#### What you need to do:
Output only the lines of the entries that follow, starting at the one with "Photo - Dallas" and running down to the one with "Erwachsener Mann mit", both included and unchanged.

#### Data for the task:
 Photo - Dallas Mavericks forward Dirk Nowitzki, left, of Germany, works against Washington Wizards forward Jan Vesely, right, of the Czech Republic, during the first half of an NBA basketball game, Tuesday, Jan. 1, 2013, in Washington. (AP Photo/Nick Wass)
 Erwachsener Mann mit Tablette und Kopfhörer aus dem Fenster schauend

...

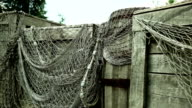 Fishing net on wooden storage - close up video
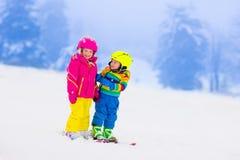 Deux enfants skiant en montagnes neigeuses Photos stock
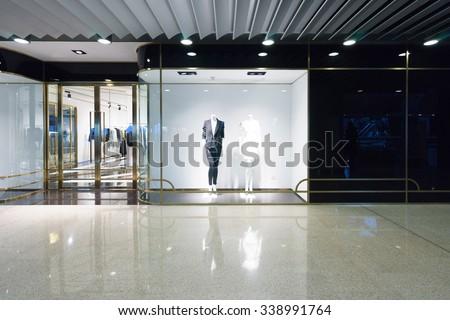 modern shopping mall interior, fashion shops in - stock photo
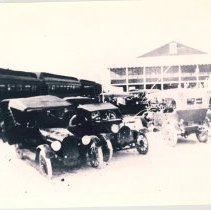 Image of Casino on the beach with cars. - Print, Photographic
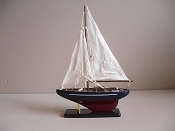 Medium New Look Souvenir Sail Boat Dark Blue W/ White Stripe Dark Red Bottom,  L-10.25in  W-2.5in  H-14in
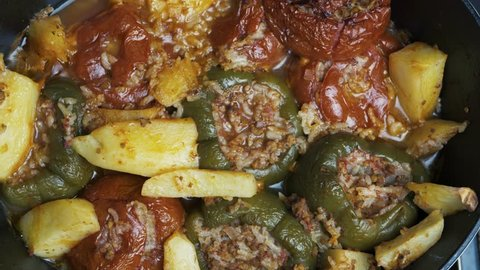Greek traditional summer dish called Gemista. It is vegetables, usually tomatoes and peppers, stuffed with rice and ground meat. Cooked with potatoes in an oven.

...

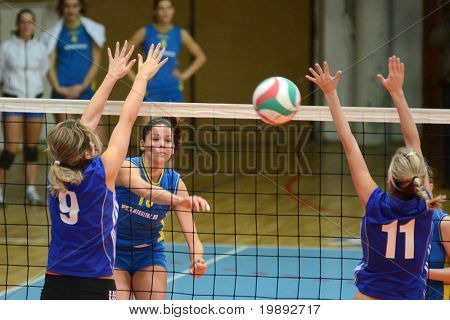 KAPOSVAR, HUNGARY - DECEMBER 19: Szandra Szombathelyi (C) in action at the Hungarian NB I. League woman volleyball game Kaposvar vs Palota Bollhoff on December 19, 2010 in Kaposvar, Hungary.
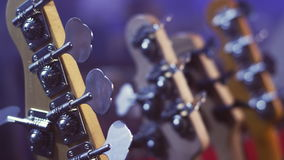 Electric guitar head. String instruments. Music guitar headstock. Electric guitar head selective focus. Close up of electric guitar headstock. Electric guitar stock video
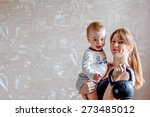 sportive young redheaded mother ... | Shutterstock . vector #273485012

#### Answer:
 Photo - Dallas Mavericks forward Dirk Nowitzki, left, of Germany, works against Washington Wizards forward Jan Vesely, right, of the Czech Republic, during the first half of an NBA basketball game, Tuesday, Jan. 1, 2013, in Washington. (AP Photo/Nick Wass)
 Erwachsener Mann mit Tablette und Kopfhörer aus dem Fenster schauend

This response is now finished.